Have you been in hospital before? What was it like? If you haven’t, spend a moment thinking about how it must feel.
Hospitals are scary places for a lot of people. A person who is normally confident in their home or work environment may feel completely un-empowered. Add pain or other unpleasant symptoms, boredom, constant noise, stress about what is wrong and whether you will recover and to what condition, inadequate information, lack of continuity in staff, and we have a potentially volatile situation.
Now imagine being sleep deprived, extremely unwell, very young or very old, being isolated from your loved ones, not fluent in the language spoken (and that’s before you get to the medical jargon), confused and/or not able to communicate clearly for some other reason.
Even those of us who work in healthcare often feel powerless and frustrated when it is our turn to be patients or a relative of one. I can only guess how intimidating it must be when the hospital is an even more foreign environment.
I have recently spent a bit of time bedside in hospitals and at doctor’s appointments with relatives and it has caused me to pause for reflection. At the same time I have seen a groundswell of health professionals and others wanting to do better. Positive change doesn’t have to cost a lot nor take a lot of time.
My challenge to health professionals and other staff is to try to imagine what it is like to be the person in front of you and to try make their visit a little easier for them. You may not be able to walk in their shoes, or lie in their hospital bed, but try to visualise what they might be going through.
6 simple steps to better know and help our patients:
1. Introduce yourself by full name and position the first time you meet anyone (ie the patient or their relative) – #hellomynameis.
2. Make eye contact. I know it is so obvious but I have seen people deliberately avoid doing so. An excellent way to make someone feel worthless.
3. Spend time getting to know a little about your patient and their family, especially their carer(s). In General Practice we often get to know our patients much better (and usually in their more natural state). You may not have the length of relationship in hospitals but you may be surprised to find out something more about the hospital-pyjama clad individual you are attending and help you work with them to better health. Who are they in their real life? What interests them? Is the man of few words in front of you running a multi-million dollar business? (I joke not!) Or a concert pianist? Or scared because his Dad had a heart attack at his age? Is the glum lady who looks ready to bolt terrified because her family who have come down to the big smoke to go into hospital never come home? Or is she worried about who is looking after her dog while she’s in here? Does she have a gorgeous sense of humour once she trusts you? It may help you to understand better where they are coming from, what they fear, what they understand and what they still need to know.
4. Explain. In language your patient can understand. Get an interpreter if needed. Information truly is helpful. We know only a proportion is taken in especially when bad news is delivered or someone is under a lot of stress or very unwell, so check their understanding and be prepared to have to explain some key things again.
5. Allow time for questions. Every visit. What you think your patient will be worried about is not necessarily what they want to know.
6. Visit regularly, especially when you have said you will (and apologise if you have been delayed). Your patient knows you are busy but is almost certainly hanging out for every review and update.

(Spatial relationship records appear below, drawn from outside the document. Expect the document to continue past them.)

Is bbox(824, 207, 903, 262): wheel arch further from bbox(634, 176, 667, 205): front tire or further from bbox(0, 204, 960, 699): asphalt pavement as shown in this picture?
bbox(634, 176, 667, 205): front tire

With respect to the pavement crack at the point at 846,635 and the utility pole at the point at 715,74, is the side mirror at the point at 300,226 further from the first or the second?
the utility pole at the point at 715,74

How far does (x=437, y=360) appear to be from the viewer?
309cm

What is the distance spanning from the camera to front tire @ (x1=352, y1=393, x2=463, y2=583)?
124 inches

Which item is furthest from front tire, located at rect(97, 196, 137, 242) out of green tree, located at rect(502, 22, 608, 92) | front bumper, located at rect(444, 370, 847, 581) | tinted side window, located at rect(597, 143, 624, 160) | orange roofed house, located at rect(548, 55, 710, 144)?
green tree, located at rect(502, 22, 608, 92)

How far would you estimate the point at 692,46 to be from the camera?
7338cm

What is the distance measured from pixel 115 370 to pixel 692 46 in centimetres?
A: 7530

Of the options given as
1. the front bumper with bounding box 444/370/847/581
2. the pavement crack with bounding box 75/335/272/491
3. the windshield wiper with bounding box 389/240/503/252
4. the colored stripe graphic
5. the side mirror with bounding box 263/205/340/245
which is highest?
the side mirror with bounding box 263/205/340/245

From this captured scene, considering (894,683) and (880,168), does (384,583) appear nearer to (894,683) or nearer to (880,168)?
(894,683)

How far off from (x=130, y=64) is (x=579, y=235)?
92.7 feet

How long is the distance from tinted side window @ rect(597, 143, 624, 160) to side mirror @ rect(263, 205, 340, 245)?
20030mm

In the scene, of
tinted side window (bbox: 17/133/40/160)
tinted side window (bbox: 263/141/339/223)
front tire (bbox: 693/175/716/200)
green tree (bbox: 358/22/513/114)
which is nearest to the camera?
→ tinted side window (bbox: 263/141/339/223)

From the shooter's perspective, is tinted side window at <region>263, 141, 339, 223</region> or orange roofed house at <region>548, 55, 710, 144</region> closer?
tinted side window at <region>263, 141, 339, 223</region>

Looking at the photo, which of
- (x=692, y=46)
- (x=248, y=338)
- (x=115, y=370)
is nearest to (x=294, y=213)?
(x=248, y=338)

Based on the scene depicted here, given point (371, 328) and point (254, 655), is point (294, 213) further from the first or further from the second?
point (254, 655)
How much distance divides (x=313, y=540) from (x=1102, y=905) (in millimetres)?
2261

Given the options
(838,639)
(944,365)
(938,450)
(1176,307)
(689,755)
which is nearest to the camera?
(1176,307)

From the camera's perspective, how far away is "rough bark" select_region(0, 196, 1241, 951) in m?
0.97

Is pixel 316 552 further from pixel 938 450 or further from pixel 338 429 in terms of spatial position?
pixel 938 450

We don’t have to be health professionals to make changes to improve health. Anyone and everyone can do something (or many things) to help the health and wellbeing of others.
While I was studying, I worked for a family-owned department store in Perth called Aherns who trained their staff to, amongst other things, chat freely with the elderly people who came through the shop if they had time. The managers explained that they recognised that for many it was a rare social outing and for some, the only conversation they might have that day. Thirty years after my training with Aherns I still remember this. I still think my six years working with them gave me a better foundation in communication and dealing with people than my medical degree and subsequent studies did.
I have recently been made aware of the HUSH Music Foundation and would like to applaud Dr Catherine Crock and every contributor for their efforts to make hospitals more relaxing through music. I’d love to see this rolled out elsewhere. I’m sure there are other great examples and would love to hear about them.
We may not all have that kind of creative talent, but don’t underestimate the value of smiling in the lift, helping with directions or introducing yourself to the person next to the one you are visiting and asking if they need anything while you are picking up a paper for your loved one.
What have been your experiences with the health system?
What would you most like to change about health care?
What can you do to make a difference for someone else?
With best wishes for your creative health and that of our community.